Saturday, June 2, 2012

Conversations Between a Christian and a Skeptic, Episode I

Prelude: Do you have any idea why God would be hiding from me? Why I have not found him, despite sincerely desiring to?

Seek the Lord and you will find him.
Well, I sought the Lord for quite some time and never found him. Either he doesn’t exist (which is the sneaking suspicion I finally came to), or he doesn’t want to be found.
Of course he wants to be found. Or, more accurately, he wants to find you.
Then let him find me. Here I am.
Where did you look?
Excuse me?
You said you looked for God for a while. Where did you look, when you were looking for him?
All the usual places. Nature. Scripture. The lives of people who profess belief in God. You know, the places he’s supposed to be.
And you didn’t find him in any of those places?
Nope. I used to think it was easy to see him in nature.
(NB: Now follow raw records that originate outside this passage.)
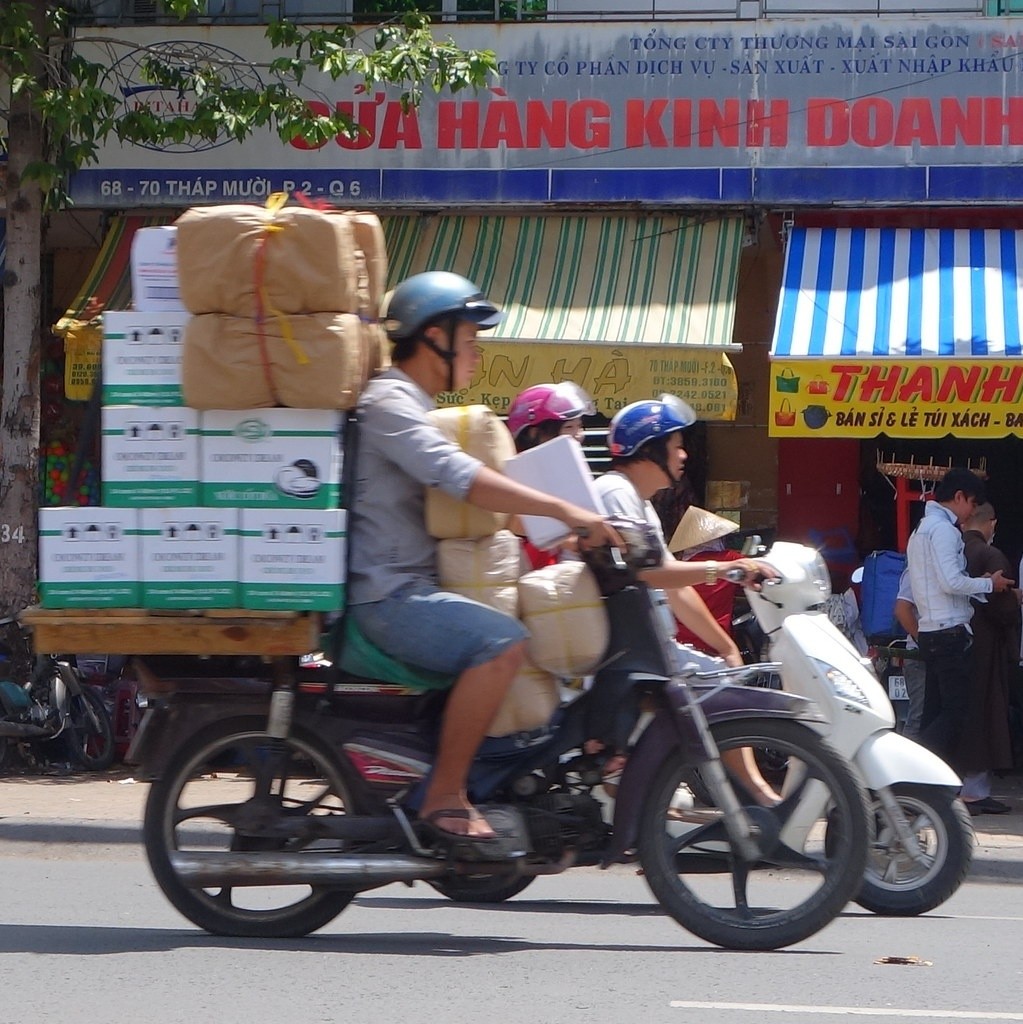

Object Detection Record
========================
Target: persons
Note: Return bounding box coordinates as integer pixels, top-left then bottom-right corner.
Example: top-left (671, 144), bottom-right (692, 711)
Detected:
top-left (894, 469), bottom-right (1023, 817)
top-left (594, 394), bottom-right (779, 805)
top-left (510, 382), bottom-right (597, 571)
top-left (349, 270), bottom-right (623, 844)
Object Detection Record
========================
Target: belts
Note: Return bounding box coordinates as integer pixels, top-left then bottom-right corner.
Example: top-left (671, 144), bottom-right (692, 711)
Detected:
top-left (930, 626), bottom-right (969, 634)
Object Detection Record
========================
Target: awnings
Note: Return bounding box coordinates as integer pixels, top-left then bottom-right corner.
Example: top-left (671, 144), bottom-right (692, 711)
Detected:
top-left (766, 226), bottom-right (1023, 438)
top-left (383, 213), bottom-right (746, 420)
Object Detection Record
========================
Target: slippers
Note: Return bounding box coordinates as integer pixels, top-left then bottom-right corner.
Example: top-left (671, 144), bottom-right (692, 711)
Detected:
top-left (409, 808), bottom-right (499, 845)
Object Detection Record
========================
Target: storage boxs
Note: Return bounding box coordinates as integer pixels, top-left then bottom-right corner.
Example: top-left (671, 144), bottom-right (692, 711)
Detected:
top-left (39, 222), bottom-right (351, 612)
top-left (504, 436), bottom-right (605, 548)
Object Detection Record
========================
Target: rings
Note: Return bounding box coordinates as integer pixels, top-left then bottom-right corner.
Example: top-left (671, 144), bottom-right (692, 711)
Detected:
top-left (750, 564), bottom-right (758, 571)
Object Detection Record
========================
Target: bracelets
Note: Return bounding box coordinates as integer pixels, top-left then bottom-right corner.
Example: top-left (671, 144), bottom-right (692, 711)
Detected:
top-left (706, 561), bottom-right (717, 585)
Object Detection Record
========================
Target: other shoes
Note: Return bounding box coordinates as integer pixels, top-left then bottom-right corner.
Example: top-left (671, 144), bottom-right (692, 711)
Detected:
top-left (964, 797), bottom-right (1012, 816)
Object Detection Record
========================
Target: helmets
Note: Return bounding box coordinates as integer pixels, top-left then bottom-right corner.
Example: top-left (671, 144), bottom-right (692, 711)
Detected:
top-left (606, 393), bottom-right (698, 456)
top-left (506, 381), bottom-right (598, 441)
top-left (385, 269), bottom-right (508, 343)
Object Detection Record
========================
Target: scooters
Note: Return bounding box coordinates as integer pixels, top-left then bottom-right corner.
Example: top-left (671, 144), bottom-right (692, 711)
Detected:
top-left (0, 614), bottom-right (116, 772)
top-left (122, 509), bottom-right (976, 954)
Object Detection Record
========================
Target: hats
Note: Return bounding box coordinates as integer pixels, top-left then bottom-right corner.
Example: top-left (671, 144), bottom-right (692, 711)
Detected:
top-left (666, 504), bottom-right (740, 554)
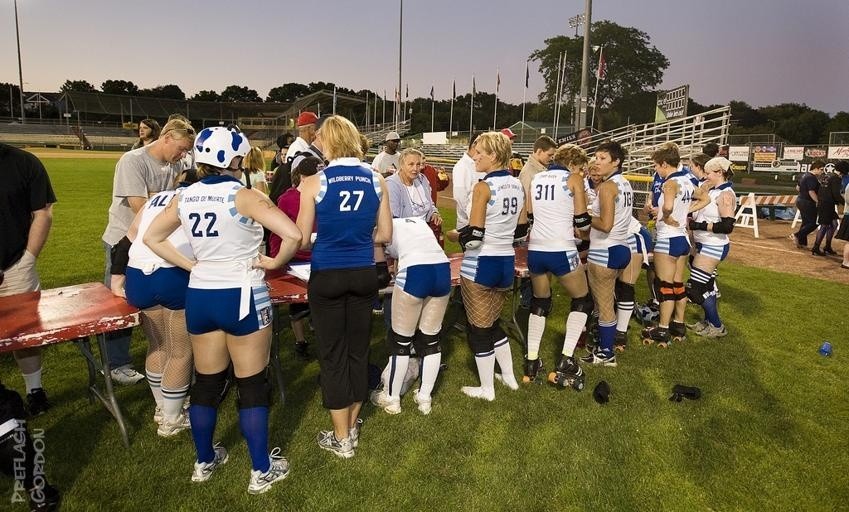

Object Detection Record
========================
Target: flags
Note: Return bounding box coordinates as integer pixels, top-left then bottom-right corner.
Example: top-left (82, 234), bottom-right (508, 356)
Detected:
top-left (473, 77), bottom-right (476, 97)
top-left (526, 67), bottom-right (529, 88)
top-left (453, 80), bottom-right (456, 98)
top-left (497, 73), bottom-right (501, 93)
top-left (430, 85), bottom-right (434, 102)
top-left (597, 53), bottom-right (609, 81)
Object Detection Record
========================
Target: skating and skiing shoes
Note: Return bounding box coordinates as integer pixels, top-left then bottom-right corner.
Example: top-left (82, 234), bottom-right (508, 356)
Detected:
top-left (522, 298), bottom-right (727, 392)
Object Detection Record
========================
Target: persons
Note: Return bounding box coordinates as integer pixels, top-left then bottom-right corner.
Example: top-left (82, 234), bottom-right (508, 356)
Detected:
top-left (811, 160), bottom-right (849, 256)
top-left (833, 182), bottom-right (848, 268)
top-left (787, 160), bottom-right (826, 250)
top-left (1, 112), bottom-right (738, 497)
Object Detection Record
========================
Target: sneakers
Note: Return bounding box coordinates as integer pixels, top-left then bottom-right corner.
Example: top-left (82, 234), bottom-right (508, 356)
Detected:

When I was a child, thunder was God muttering. Rain was him crying. The moon was his thumbnail. As I grew older, I came to understand these to be natural phenomena, but I still believed that the existence of God best explained their existence; the stars on a winter's night were Nature singing its Creator's praises. As I continued to study, I came to understand that natural phenomena came about naturally. There is not a single instance where a natural phenomenon has turned out to have had a super natural cause. It’s either a documented natural cause, or remained unexplained.
And Scripture?
The God I believed in was completely good. There was no darkness or evil in him, and so when I found things in Scripture that went against the morality I ascribed to deity, I was at a cognitive dissonance. For many years I was successful in suppressing this dissonance, but over time I forced myself to think about it. And I did not like what I found.
The God of Scripture knows all things, and yet claims to be good. And yet he allows things to happen (and sometimes causes things to happen) that are very, very evil. And if any human had the power to stop these things and didn’t, they would be considered evil as well.
What do you mean?
Say I saw a woman getting raped. What do you think my moral obligation would be?
Where did that moral obligation come from in the first place?
Don’t change the subject. We can talk about that another time. What’s my moral obligation?
To stop it.
Exactly right. Why should I expect any less from a being who is supposed to exceed my own morality?
But the difference between you and God is that you are a finite being. God is infinite. He knows past, present, and future.
So you’re saying that if I knew the future, it might be okay, nay, even moral, for me to stand by and watch? If I knew that this woman would go on to found a women’s help line that would be a force for good in the lives of millions of women and even put a stop to millions of rapes, that this knowledge would grant me the moral authority to stand by and watch her get raped?
God doesn’t enjoy it!
I don’t care! If I were the woman, and a stranger stood by while I was violated, I wouldn’t care whether he enjoyed it or not. I don’t care if the stranger knows the good or bad that will come of this event. The fact is, he is standing by while my body is violently penetrated against my will! He does nothing while I am robbed of dignity and self-respect! What does that make the stranger!?
You know, as sad as a situation like that is, we all deserve worse. We all deserve Hell.
Do we deserve to get raped?

Your silence brings me to the third place I looked for God. People of faith. What matters is not their religion, their affiliation; the church they went to or the prayers they uttered.
 I figured, if God wants to be found, surely one of them has it right, and I should therefore see him at work in someone’s life. Especially if I’m looking for him.
And?
Nothing.
What about me?
Sorry, buddy. Besides your "orthodoxy", I see no praxis that sets you apart from people with different orthodoxies.
Did you never feel God tugging at your heart?
Oh, sure I did. It’s what the Mormons call the “burning in the bosom.” You’re not suggesting they’re the ones who’ve actually found God, are you?
No.
See, I cannot trust my own emotions to tell me if I’ve found God. I’ve had plenty of emotional experiences. At the time, I thought they were God. But it becomes so hard to sort out which are God and which are just me, feeling emotional. An encounter with God must be more than that.
What would it take to convince you?
I don’t know. I’ll let the good God I don’t believe exists handle that one.